Information supplied:
________________________

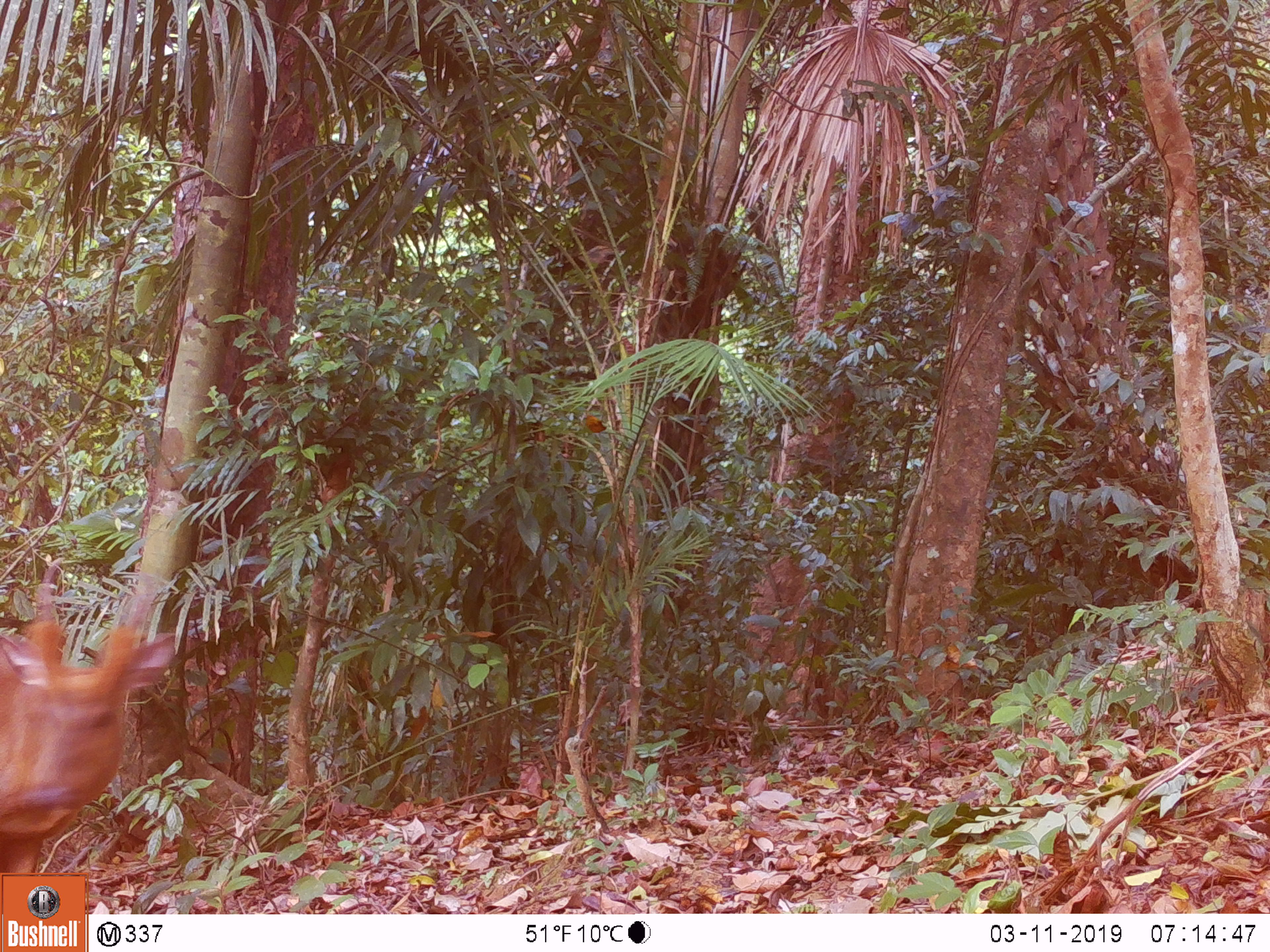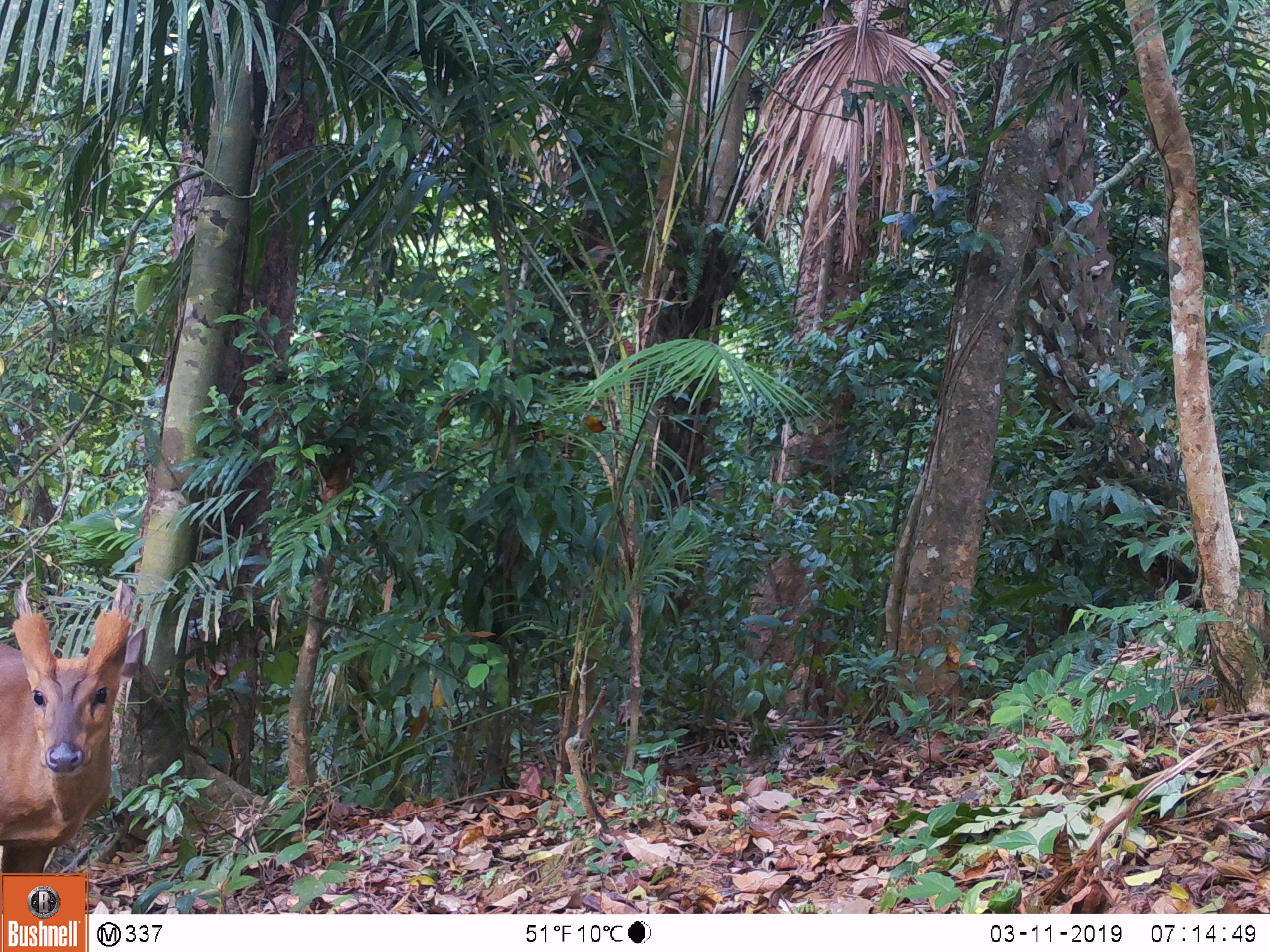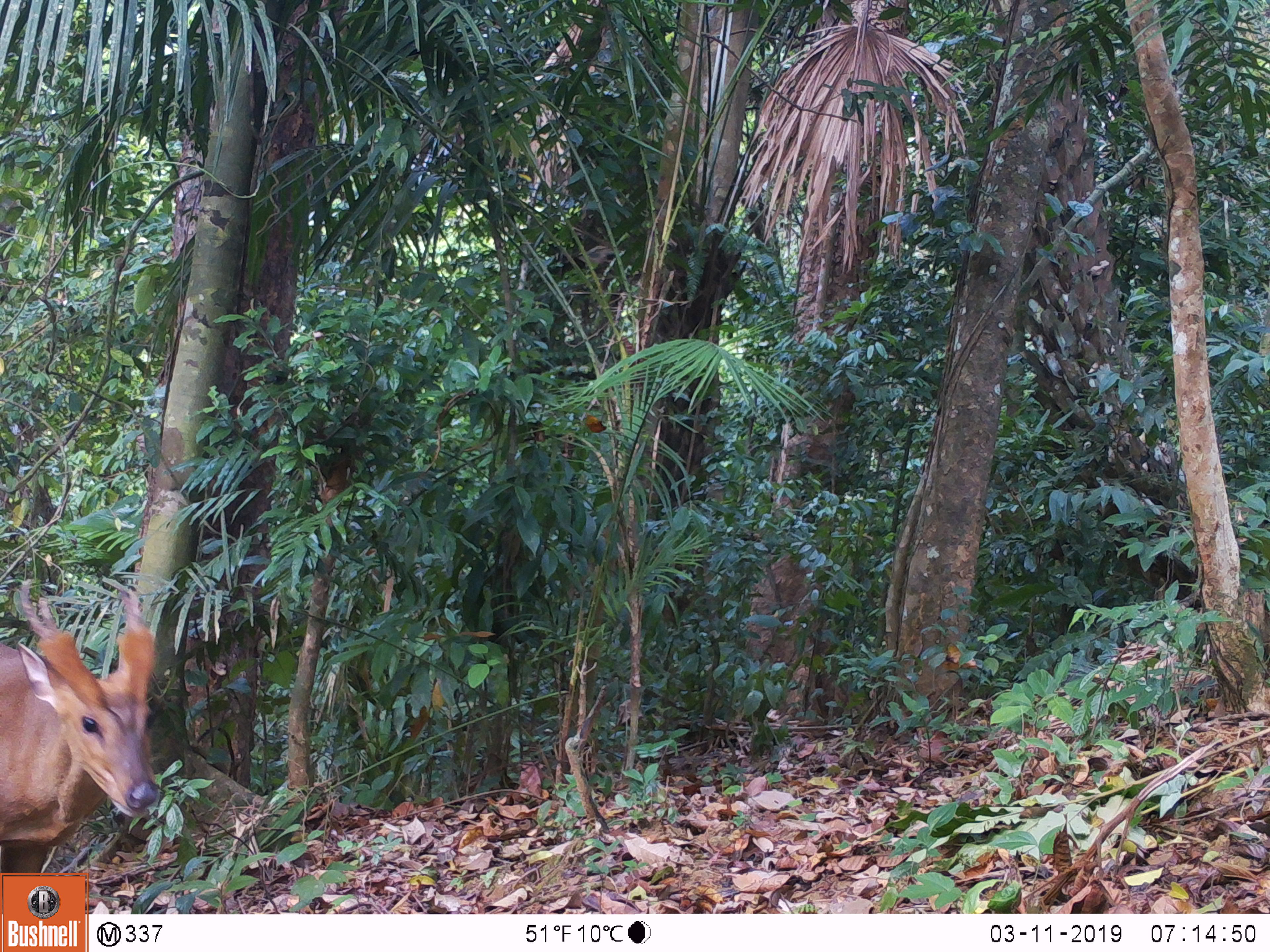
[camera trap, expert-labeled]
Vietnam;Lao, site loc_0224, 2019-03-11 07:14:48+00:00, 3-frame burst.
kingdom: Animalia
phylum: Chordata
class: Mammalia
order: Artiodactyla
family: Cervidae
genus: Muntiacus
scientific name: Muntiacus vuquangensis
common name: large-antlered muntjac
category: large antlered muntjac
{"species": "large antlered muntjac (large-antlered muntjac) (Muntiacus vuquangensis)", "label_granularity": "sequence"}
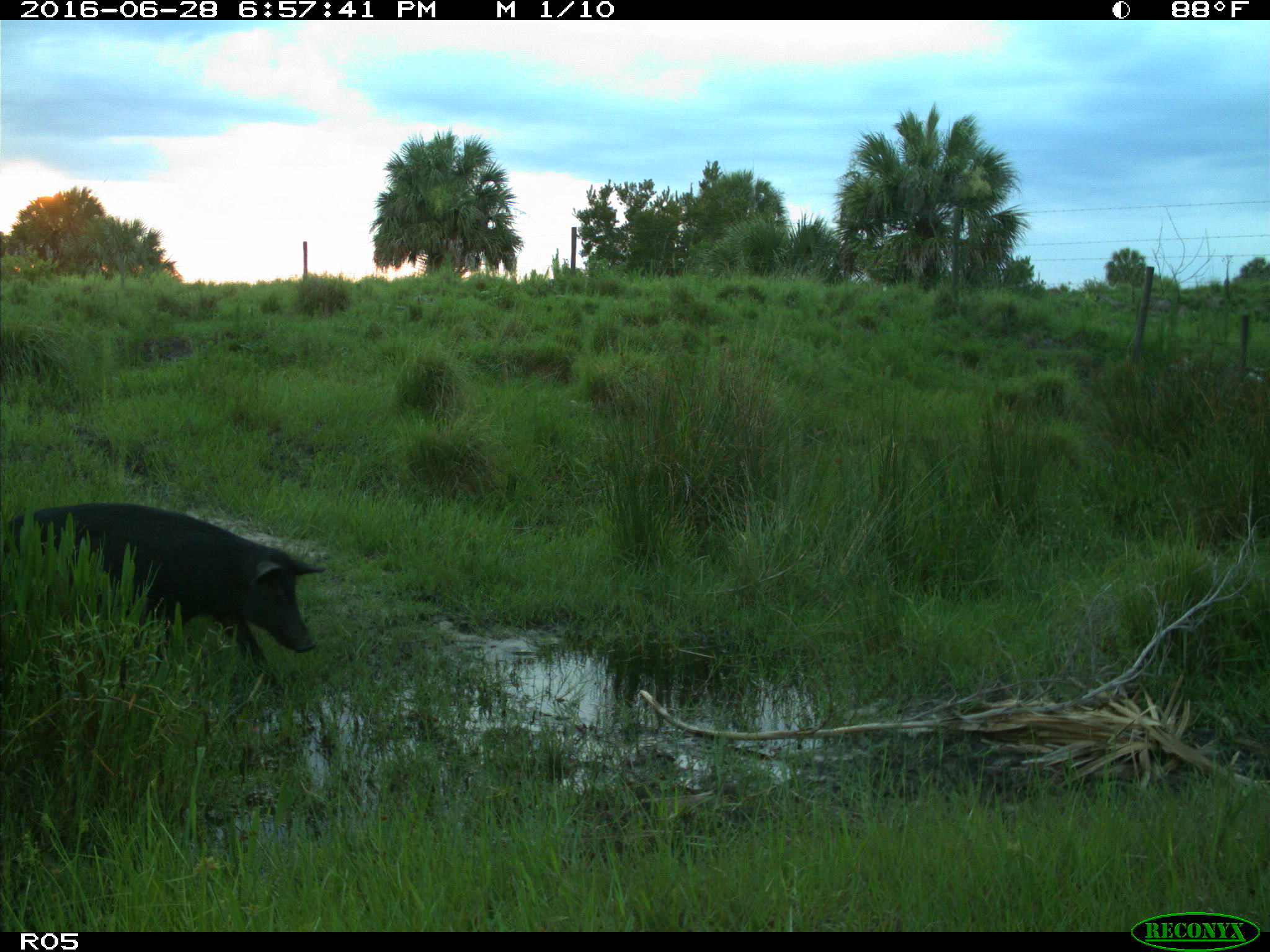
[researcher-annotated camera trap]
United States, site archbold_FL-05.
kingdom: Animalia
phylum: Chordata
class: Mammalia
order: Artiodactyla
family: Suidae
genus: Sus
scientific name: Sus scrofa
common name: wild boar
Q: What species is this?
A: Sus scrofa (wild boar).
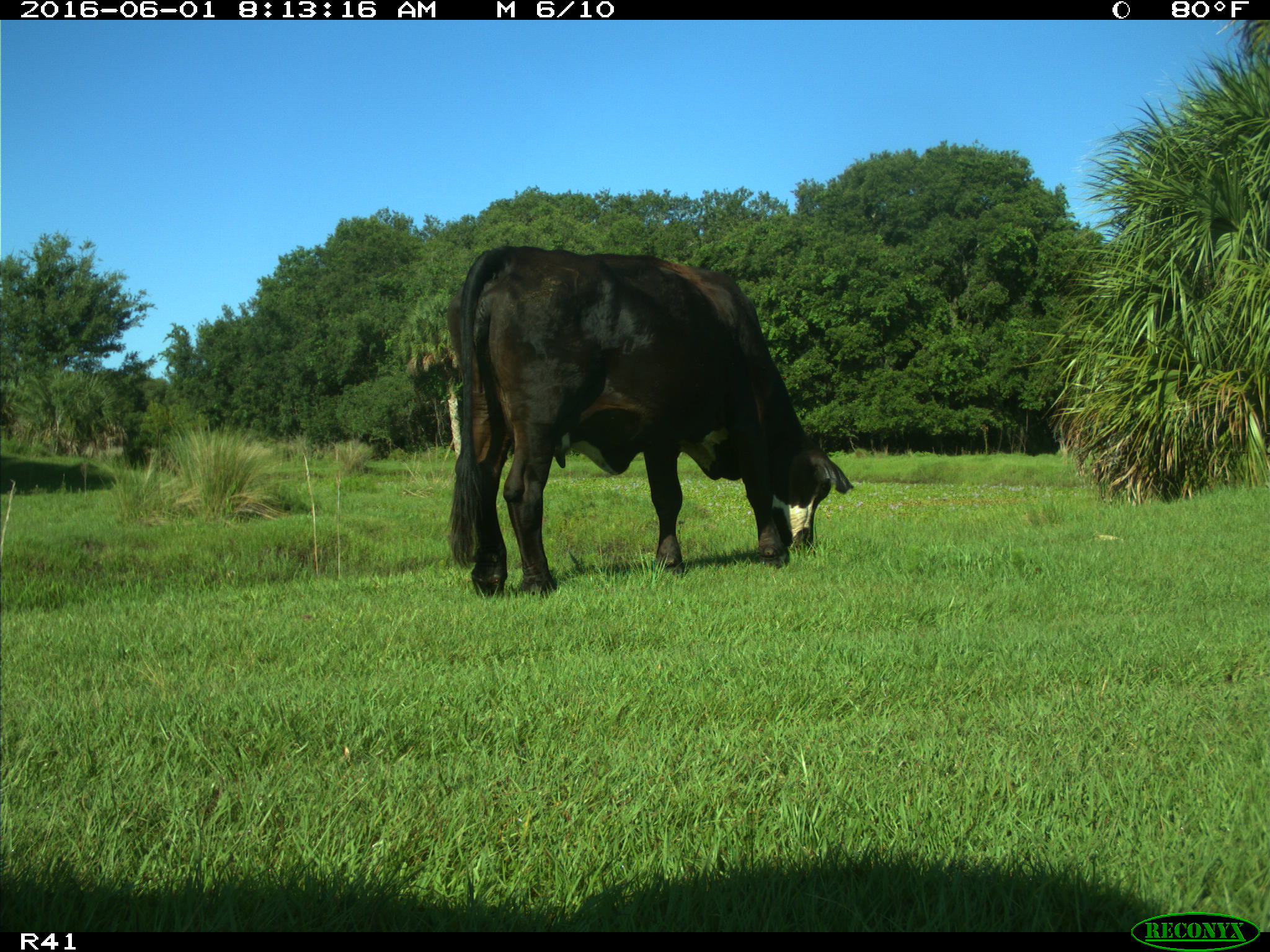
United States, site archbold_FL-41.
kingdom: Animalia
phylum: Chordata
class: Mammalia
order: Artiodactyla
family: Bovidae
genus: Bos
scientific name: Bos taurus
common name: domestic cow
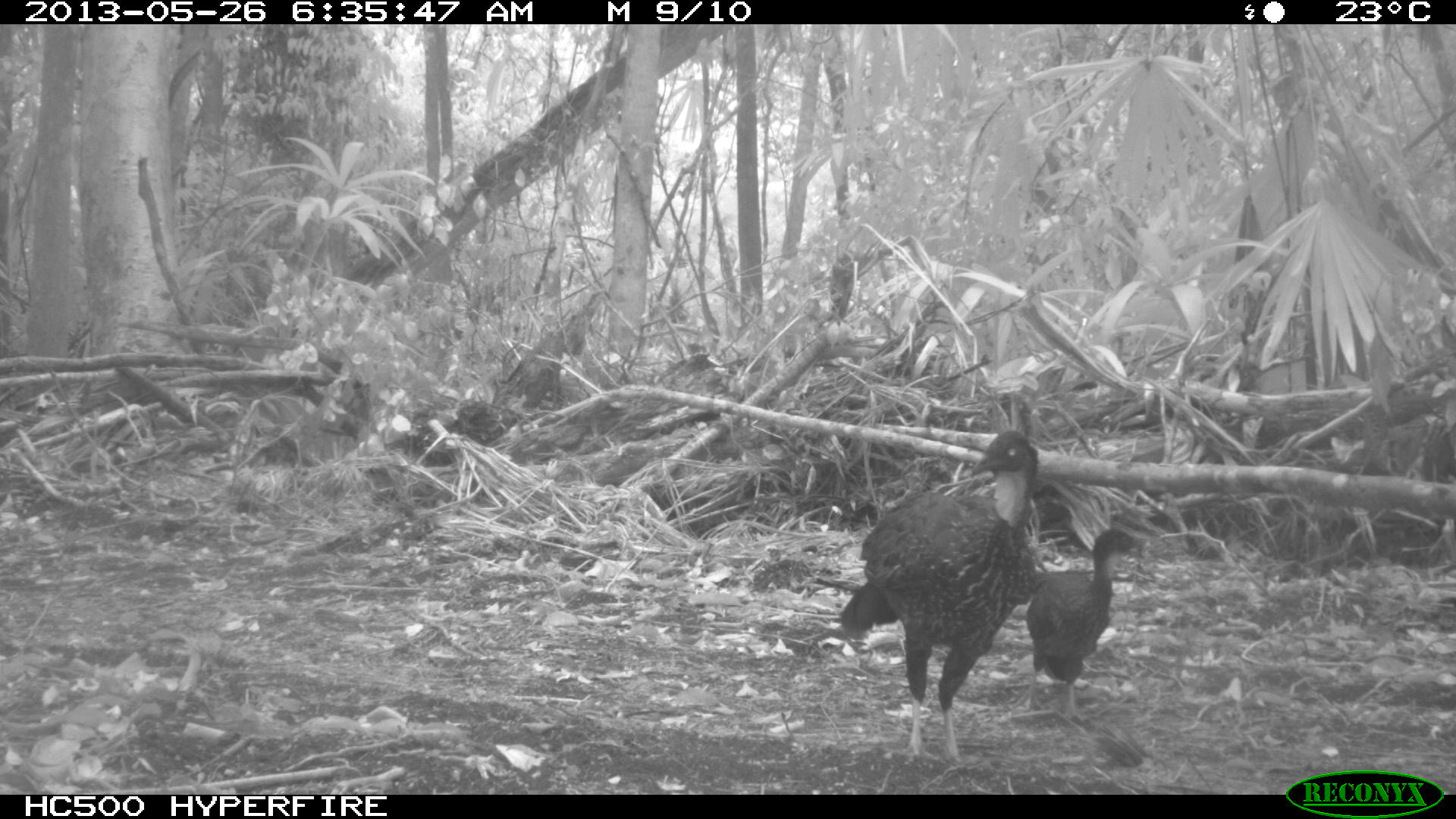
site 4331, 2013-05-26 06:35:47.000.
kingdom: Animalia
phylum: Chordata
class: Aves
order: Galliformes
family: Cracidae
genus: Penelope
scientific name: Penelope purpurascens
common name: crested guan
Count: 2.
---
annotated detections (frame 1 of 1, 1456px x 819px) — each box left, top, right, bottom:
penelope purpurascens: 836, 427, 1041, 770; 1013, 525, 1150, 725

________________________

Work instruction: Write out every line above exactly as it is, leaving out the pictures.

Result for this exercise:
[camera trap, expert-labeled]
Vietnam;Lao, site loc_0224, 2019-03-11 07:14:48+00:00, 3-frame burst.
kingdom: Animalia
phylum: Chordata
class: Mammalia
order: Artiodactyla
family: Cervidae
genus: Muntiacus
scientific name: Muntiacus vuquangensis
common name: large-antlered muntjac
category: large antlered muntjac
{"species": "large antlered muntjac (large-antlered muntjac) (Muntiacus vuquangensis)", "label_granularity": "sequence"}
[researcher-annotated camera trap]
United States, site archbold_FL-05.
kingdom: Animalia
phylum: Chordata
class: Mammalia
order: Artiodactyla
family: Suidae
genus: Sus
scientific name: Sus scrofa
common name: wild boar
Q: What species is this?
A: Sus scrofa (wild boar).
United States, site archbold_FL-41.
kingdom: Animalia
phylum: Chordata
class: Mammalia
order: Artiodactyla
family: Bovidae
genus: Bos
scientific name: Bos taurus
common name: domestic cow
site 4331, 2013-05-26 06:35:47.000.
kingdom: Animalia
phylum: Chordata
class: Aves
order: Galliformes
family: Cracidae
genus: Penelope
scientific name: Penelope purpurascens
common name: crested guan
Count: 2.
---
annotated detections (frame 1 of 1, 1456px x 819px) — each box left, top, right, bottom:
penelope purpurascens: 836, 427, 1041, 770; 1013, 525, 1150, 725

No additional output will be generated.